[[ Material supplied open ]]

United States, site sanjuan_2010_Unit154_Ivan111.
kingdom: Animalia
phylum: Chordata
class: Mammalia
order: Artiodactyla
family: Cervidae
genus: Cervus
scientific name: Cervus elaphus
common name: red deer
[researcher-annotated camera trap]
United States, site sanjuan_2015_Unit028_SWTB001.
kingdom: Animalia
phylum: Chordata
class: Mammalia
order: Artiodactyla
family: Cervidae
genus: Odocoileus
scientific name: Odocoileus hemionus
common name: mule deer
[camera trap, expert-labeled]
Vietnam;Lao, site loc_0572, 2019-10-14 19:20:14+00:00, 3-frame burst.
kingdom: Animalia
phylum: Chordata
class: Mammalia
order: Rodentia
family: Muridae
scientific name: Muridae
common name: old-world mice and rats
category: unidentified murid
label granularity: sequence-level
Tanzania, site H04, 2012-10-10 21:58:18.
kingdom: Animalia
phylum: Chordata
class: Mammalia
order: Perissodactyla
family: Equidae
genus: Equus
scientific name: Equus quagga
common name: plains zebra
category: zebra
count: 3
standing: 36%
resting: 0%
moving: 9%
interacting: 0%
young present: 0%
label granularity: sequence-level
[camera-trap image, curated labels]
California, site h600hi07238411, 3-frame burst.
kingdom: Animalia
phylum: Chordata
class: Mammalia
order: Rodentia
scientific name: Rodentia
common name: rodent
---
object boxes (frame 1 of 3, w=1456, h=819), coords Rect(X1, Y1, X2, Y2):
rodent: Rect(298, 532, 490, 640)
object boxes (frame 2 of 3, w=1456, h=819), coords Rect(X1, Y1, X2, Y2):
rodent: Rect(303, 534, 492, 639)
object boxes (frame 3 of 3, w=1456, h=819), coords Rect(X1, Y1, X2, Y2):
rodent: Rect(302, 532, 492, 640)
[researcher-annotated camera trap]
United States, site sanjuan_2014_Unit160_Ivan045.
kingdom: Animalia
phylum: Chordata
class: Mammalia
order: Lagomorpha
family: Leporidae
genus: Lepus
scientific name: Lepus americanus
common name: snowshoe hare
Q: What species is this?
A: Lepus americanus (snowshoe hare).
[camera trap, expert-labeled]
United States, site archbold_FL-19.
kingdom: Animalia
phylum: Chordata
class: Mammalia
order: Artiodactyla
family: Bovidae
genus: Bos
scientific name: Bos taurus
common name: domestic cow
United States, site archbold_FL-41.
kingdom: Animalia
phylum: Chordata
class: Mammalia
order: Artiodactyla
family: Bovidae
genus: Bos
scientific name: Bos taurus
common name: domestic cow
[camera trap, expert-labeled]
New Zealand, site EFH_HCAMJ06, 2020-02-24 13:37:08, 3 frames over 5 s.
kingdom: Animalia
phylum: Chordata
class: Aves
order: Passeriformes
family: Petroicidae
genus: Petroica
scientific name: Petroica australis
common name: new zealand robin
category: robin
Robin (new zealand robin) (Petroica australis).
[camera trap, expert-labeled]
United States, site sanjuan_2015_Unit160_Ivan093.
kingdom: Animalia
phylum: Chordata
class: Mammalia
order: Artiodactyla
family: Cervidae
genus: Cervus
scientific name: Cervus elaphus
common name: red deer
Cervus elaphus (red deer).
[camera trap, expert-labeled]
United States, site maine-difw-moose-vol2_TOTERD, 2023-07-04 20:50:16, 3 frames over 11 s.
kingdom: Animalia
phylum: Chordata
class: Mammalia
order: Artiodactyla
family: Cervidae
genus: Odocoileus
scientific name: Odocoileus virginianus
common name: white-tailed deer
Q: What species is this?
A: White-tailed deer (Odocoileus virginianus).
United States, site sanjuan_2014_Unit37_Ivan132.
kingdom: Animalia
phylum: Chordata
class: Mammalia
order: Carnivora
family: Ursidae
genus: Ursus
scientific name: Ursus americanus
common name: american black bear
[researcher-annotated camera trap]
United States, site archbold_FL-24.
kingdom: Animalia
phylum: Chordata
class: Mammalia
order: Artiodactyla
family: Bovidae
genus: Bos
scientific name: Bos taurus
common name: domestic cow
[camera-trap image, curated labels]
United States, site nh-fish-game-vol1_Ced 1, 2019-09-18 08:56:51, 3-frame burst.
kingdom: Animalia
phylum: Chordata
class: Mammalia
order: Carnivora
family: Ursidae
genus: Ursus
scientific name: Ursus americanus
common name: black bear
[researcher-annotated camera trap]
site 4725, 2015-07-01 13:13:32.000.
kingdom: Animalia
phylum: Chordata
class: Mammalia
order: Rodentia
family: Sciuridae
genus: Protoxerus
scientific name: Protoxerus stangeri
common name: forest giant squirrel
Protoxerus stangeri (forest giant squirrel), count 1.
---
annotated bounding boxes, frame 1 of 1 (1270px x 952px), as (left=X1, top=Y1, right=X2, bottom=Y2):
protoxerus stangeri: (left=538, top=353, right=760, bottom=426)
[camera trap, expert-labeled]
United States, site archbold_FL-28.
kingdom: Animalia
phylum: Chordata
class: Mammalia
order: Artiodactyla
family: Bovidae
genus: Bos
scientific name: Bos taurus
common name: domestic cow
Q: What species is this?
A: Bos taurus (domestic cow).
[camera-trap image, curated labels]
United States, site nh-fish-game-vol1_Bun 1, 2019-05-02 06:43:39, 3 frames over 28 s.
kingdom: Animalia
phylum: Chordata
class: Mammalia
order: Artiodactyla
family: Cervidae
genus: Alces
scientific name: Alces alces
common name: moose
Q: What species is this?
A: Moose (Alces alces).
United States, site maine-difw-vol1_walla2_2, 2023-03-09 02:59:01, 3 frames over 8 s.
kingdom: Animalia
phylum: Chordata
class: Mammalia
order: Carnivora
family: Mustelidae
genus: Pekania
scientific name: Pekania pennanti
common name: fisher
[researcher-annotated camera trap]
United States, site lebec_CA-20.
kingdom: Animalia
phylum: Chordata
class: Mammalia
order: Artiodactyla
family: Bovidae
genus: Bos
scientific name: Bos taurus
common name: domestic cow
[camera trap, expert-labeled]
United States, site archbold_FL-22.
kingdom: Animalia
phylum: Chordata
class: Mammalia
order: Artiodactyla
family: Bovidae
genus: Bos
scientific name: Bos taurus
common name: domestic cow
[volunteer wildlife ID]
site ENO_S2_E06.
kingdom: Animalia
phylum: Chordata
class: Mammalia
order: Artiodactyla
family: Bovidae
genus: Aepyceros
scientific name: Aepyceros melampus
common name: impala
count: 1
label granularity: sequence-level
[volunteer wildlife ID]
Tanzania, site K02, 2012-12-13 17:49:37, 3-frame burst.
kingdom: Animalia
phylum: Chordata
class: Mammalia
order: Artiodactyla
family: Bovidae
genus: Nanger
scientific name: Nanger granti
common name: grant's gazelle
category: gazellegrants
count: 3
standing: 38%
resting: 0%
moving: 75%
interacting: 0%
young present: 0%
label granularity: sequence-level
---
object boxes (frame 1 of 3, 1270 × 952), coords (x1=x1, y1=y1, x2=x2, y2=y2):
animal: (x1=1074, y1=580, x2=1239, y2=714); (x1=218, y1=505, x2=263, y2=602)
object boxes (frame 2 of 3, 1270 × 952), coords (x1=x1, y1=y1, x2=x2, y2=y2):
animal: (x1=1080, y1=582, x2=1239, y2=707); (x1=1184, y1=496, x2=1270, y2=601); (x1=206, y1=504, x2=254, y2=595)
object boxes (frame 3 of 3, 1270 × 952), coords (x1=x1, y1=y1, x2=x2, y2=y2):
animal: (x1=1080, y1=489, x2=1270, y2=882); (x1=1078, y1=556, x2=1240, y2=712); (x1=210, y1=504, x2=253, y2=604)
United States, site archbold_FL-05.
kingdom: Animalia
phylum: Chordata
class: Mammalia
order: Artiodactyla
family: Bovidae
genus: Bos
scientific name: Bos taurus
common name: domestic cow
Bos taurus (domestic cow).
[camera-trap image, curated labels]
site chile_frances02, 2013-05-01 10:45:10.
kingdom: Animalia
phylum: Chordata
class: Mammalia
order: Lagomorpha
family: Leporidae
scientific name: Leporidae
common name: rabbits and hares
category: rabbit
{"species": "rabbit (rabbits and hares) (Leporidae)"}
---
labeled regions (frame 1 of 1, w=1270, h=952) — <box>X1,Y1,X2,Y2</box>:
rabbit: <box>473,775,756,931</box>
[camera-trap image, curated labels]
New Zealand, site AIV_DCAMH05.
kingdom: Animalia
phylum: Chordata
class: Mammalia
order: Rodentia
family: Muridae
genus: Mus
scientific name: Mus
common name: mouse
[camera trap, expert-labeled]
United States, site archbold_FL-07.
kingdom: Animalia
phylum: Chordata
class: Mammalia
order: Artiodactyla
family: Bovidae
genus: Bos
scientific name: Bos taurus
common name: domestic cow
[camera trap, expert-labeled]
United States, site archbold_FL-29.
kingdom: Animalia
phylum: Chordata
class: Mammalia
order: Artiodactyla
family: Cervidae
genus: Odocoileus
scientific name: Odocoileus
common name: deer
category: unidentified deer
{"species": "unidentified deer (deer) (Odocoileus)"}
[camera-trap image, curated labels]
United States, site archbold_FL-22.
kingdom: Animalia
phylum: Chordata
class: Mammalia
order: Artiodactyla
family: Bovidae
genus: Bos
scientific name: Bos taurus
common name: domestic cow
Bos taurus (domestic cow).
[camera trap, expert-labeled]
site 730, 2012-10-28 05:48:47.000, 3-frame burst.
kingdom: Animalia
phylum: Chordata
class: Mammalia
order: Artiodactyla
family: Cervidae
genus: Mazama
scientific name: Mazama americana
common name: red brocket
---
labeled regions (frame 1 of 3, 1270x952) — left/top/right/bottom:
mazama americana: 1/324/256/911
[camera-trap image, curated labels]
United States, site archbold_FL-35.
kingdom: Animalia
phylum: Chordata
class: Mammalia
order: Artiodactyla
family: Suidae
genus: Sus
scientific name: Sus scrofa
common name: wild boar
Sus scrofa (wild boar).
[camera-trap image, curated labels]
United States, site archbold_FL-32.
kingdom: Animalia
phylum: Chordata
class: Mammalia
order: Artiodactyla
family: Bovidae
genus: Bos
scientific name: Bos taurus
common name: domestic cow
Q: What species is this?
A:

[[ Material supplied closed ]]

For every line of the data above that contains "Odocoileus", copy that line.

genus: Odocoileus
scientific name: Odocoileus hemionus
genus: Odocoileus
scientific name: Odocoileus virginianus
A: White-tailed deer (Odocoileus virginianus).
genus: Odocoileus
scientific name: Odocoileus
{"species": "unidentified deer (deer) (Odocoileus)"}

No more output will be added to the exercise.